En la filmografía del francés Ivan Attal hay una pequeña joya, Una razón brillante: una película original, sumamente inteligente y amable, a pesar de su innegable carga social. Muy diferente al denso e incómodo drama, pero igualmente interesante, que estrena ahora, basada en una novela de Karine Tuil.
El acusado es un joven acomodado, culto, atractivo e hijo de una conocida feminista y un aún más famoso periodista. La gauche divine en su más pura esencia. La vida de película del joven se trunca cuando le acusan de haber violado a la hija del novio de su madre, una chica de diecisiete años con la que salió una noche de fiesta.

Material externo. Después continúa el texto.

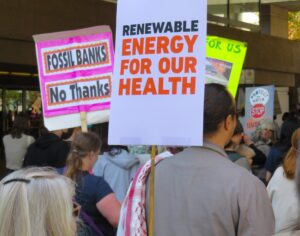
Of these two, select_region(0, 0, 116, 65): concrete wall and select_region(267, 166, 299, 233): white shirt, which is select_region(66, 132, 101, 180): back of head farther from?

La película es dura, sórdida e incómoda, porque la mayor parte del metraje se dedica al juicio, y el juicio de una violación nunca es plato de gusto. Con una estructura clásica y el apoyo de actores solventes, Attal va desentrañando los diferentes aspectos que rodean al presunto crimen. Y es en este desarrollo –guion y más guion– donde la película destaca. Por entrar, sin miedo, al complejo debate sobre el consentimiento y poner además de manifiesto –a través de la figura del padre del acusado– algo de lo que casi nadie habla: de la generalización de una sexualidad casual, sin consecuencias (se piensa), que termina siendo muy dañina para el hombre, pero sobre todo para la mujer. En ese sentido, la –aparentemente– fugaz subtrama de la amante del padre, trazada casi sin palabras pero que funciona como contraplano de lo que se está juzgando, es proverbial. Porque nos habla precisamente de esos comportamientos hipersexualizados, instintivos y faltos de respeto en los que, de fondo, lo que uno termina percibiendo es que el debate sobre el consentimiento sobra. Algo se quiebra cuando una mujer –o un hombre– se sienten utilizados y pierden su dignidad. Por mucho consentimiento que haya.